12 in 12 – Wieviel Gentrifizierung ist zu viel?

Ich kann mich noch gut daran erinnern, als ich vor über 15 Jahren an den Washington Square Park in Manhattan zog. Damals kam mir das Village noch wild und ungeordnet vor. Doch für die Alteingesessenen war da schon eines klar: Die Gentrifizierung macht unser Quartier kaputt.

Kein Künstler könne sich mehr leisten, hier zu wohnen, nur noch die finanzkräftige Wirtschaftselite habe das Geld, hier ein Apartment zu mieten oder zu kaufen. Die ersten Starbucks-Filialen setzten sich fest, das Multiplex-Kino, ein H&M und schicke Restaurants waren die Vorboten von dem, was noch kommen sollte.

Ich fand diese Klagerei immer etwas bemühend. Jaja, früher war alles besser. Früher, als Du aufpassen musstest, dass Du unten auf der Strasse nicht überfallen wurdest, früher, als Du noch jung warst und keine Verantwortung hattest, früher als der Kaffee noch einen Dollar kostete…

Ich fand das Village inspirierend. Ich konnte es kaum abwarten, die Cupcakes der Magnolia Bakery zu probieren, den Käse von Murray’s  zu kaufen, bei Babbo das Tasting-Menu für 35 Dollar zu kosten und mir bei Joe’s einen Kaffee zu holen. All das hatte für mich immer noch viel Authentizität und Dynamik, strotzte vor Kreativität und Energie und war Spannung pur. Es gab keinen Ort, an dem ich zu dieser Zeit lieber gewesen wäre, als im Village oder auch  in Soho.
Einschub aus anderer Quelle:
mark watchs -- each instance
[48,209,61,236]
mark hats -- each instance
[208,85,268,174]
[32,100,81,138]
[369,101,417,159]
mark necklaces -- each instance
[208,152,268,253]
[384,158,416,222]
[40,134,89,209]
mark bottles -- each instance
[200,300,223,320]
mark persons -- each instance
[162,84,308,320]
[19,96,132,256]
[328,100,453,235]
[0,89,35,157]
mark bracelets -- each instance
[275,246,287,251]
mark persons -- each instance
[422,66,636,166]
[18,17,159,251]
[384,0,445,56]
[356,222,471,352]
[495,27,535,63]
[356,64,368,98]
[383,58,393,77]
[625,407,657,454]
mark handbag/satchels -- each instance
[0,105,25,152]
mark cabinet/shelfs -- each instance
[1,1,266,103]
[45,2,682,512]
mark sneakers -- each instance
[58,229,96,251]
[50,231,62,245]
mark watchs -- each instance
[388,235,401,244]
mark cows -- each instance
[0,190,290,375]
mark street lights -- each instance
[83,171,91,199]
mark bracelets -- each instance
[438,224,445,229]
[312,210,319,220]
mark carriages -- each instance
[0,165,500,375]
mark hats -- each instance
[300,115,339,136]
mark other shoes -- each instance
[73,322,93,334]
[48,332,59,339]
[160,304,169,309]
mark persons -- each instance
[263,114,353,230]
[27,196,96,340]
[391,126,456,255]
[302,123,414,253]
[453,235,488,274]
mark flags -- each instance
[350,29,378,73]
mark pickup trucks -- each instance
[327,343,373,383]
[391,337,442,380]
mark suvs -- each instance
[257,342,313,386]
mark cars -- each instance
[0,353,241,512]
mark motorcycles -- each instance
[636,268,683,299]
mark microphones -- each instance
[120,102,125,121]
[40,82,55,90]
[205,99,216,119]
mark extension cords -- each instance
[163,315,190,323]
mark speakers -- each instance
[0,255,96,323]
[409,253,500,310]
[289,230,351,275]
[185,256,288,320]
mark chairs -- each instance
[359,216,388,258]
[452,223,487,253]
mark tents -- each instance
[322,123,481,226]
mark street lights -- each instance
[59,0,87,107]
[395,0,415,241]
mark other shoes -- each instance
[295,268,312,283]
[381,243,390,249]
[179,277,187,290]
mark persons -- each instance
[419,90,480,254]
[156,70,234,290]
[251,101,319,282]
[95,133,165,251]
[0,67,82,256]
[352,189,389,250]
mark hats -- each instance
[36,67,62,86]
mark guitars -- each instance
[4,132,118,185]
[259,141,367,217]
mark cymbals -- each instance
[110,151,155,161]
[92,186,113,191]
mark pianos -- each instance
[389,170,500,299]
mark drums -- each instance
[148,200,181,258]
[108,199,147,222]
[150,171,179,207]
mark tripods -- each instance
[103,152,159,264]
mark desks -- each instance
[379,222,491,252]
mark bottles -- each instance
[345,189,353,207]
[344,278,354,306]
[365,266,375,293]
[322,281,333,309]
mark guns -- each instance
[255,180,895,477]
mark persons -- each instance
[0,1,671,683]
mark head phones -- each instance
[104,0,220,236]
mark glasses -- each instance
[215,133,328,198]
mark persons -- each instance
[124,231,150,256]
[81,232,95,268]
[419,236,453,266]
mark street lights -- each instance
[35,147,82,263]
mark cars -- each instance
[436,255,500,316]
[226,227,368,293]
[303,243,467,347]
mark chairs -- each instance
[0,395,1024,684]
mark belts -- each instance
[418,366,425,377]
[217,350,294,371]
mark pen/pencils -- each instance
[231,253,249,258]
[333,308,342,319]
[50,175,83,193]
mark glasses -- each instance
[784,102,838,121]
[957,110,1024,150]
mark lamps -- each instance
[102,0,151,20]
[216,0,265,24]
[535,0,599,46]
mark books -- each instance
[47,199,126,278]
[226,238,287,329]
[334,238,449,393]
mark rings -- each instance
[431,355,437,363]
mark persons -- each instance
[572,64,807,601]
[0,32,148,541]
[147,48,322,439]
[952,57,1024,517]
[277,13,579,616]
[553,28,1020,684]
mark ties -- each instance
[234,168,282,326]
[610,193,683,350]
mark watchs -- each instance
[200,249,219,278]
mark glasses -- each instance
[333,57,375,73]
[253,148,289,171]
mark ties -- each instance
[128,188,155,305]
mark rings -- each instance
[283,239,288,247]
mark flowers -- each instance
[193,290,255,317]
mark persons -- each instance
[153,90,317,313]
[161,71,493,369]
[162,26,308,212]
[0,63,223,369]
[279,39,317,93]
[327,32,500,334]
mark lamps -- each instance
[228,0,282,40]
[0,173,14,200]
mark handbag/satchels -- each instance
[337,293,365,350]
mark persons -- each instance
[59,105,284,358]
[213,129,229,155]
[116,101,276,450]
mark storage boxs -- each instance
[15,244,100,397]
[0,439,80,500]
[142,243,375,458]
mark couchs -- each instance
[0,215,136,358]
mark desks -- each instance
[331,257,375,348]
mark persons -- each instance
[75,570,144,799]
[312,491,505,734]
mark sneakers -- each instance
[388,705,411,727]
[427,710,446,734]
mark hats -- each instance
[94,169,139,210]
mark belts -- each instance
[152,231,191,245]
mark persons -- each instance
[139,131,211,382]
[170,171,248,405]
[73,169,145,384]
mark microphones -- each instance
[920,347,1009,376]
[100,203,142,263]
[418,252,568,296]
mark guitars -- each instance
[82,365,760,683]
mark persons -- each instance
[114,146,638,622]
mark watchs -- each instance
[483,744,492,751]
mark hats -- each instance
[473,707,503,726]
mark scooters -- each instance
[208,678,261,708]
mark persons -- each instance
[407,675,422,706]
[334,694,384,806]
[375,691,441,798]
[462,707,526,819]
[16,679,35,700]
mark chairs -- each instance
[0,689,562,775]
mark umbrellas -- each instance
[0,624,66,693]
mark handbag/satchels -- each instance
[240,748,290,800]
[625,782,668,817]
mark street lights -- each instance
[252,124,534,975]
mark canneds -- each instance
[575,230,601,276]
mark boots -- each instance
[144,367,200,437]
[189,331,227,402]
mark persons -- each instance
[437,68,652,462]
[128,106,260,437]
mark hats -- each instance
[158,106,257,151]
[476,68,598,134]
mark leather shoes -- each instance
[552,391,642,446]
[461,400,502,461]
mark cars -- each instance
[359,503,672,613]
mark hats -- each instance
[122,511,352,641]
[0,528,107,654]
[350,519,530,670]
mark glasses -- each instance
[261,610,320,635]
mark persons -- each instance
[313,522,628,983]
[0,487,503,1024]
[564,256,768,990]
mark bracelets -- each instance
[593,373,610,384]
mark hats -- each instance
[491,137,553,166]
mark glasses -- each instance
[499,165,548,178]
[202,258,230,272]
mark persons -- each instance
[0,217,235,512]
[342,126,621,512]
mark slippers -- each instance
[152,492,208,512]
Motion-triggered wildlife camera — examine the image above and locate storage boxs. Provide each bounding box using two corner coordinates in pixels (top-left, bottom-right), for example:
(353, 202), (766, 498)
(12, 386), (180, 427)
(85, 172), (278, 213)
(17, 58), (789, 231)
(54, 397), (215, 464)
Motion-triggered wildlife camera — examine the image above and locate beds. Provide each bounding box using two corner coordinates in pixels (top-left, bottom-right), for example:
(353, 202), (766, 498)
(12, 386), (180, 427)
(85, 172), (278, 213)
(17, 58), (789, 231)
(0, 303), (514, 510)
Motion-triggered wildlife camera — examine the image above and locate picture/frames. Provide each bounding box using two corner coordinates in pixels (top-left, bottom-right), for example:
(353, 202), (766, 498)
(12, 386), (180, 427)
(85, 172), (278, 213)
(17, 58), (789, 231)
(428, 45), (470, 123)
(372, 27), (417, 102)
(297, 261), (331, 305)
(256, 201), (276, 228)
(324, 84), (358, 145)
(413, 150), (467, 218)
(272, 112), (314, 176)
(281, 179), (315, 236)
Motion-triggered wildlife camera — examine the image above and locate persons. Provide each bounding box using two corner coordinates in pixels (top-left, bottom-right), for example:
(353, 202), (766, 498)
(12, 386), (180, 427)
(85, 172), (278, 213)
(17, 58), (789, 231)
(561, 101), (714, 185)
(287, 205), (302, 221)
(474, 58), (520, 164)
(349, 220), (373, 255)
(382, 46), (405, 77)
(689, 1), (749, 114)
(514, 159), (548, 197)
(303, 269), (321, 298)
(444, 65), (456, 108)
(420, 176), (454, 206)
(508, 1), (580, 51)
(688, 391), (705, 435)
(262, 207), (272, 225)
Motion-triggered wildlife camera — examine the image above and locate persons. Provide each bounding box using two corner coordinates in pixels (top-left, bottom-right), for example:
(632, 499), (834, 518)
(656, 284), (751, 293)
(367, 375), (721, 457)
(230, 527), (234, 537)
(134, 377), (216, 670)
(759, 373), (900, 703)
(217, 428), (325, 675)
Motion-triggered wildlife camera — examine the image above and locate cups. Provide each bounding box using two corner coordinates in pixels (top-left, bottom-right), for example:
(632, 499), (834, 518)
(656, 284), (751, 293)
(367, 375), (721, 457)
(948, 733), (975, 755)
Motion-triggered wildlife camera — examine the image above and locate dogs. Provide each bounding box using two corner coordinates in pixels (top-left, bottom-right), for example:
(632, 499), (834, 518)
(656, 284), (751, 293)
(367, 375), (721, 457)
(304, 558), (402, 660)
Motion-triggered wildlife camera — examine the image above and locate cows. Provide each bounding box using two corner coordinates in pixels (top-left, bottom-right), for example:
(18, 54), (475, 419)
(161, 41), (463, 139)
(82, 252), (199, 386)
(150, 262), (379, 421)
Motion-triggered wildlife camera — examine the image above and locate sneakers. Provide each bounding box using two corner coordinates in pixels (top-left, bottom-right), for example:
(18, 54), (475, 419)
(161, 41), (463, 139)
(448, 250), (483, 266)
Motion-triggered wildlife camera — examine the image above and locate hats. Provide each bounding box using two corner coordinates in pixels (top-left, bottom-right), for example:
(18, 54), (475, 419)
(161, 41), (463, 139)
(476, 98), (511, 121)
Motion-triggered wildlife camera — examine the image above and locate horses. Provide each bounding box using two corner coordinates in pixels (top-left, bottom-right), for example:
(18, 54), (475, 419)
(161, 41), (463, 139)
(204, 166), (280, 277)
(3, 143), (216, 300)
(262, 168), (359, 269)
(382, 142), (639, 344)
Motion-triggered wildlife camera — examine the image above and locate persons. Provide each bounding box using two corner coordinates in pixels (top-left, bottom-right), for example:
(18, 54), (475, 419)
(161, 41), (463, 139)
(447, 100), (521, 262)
15 Jahre später bin ich wieder in New York. Klar, ich war in der Zwischenzeit einige Male zu Besuch hier. Doch meist eher kurz, Freunde besuchen und gut essen. Da hatte ich jeweils nicht so richtig gemerkt, dass sich die Stadt verändert hatte.

Sie hat sich verändert und zwar wie. Genrifizierung in Vollendung würde ich mal sagen, was immer das heissen mag. Die Häuser sind noch immer traumhaft schön, das Kopfsteinpflaster hat noch immer Löcher und die Fassaden sehen auf den ersten Blick noch total nach Vintage aus. Doch wenn ich genauer hinsehe, dann steckt hinter dieser “unperfekten” Oberfläche viel Perfektion – zu viel. Alles ist so aufbereitet, wie man sich New York aus dem Bilderbuch vorstellt.

Jeder Laden ist ein Millionengeschäft. Wer nicht eine “Big Brand” vertritt, der hat hier keinen Platz mehr. Besonders Soho fühlt sich mittlerweile an wie Disney World. Eine grosse Open Air Mall fast ausschliesslich mit Touristen gefüllt, ohne Herz und ohne Seele.

Gentrifizierung. Jaja, früher war alles besser. Ich hasse es, wenn das jemand sagt. Ehrlich gesagt habe ich nichts gegen einen gewissen Grad an Gentrifizierung. Für mich bedeutet das auch Sicherheit und Qualität. Doch was zu weit geht, das geht zu weit. Ich habe keine Lust, dass die viellecht “greatest city on earth” bald so aussieht, wie irgend eine x-beliebige moderne Stadt in China. New York soll New York bleiben.

Zurück zur Frage: Wieviel Gentrifizierung ist zuviel… soviel wie in Soho und leider auch im Village ist die Antwort.

Zum Glück gibt es sie noch, die Ecken der Stadt, die ihre eigene Identität haben. Das East Village, die Lower East Side, Teile der Upper West Side und Brooklyn.

Deshalb sind wir dieses Mal auch nicht nach Manhattan gezogen, sondern nach Prospect Heights in Brooklyn. Doch dazu später mehr.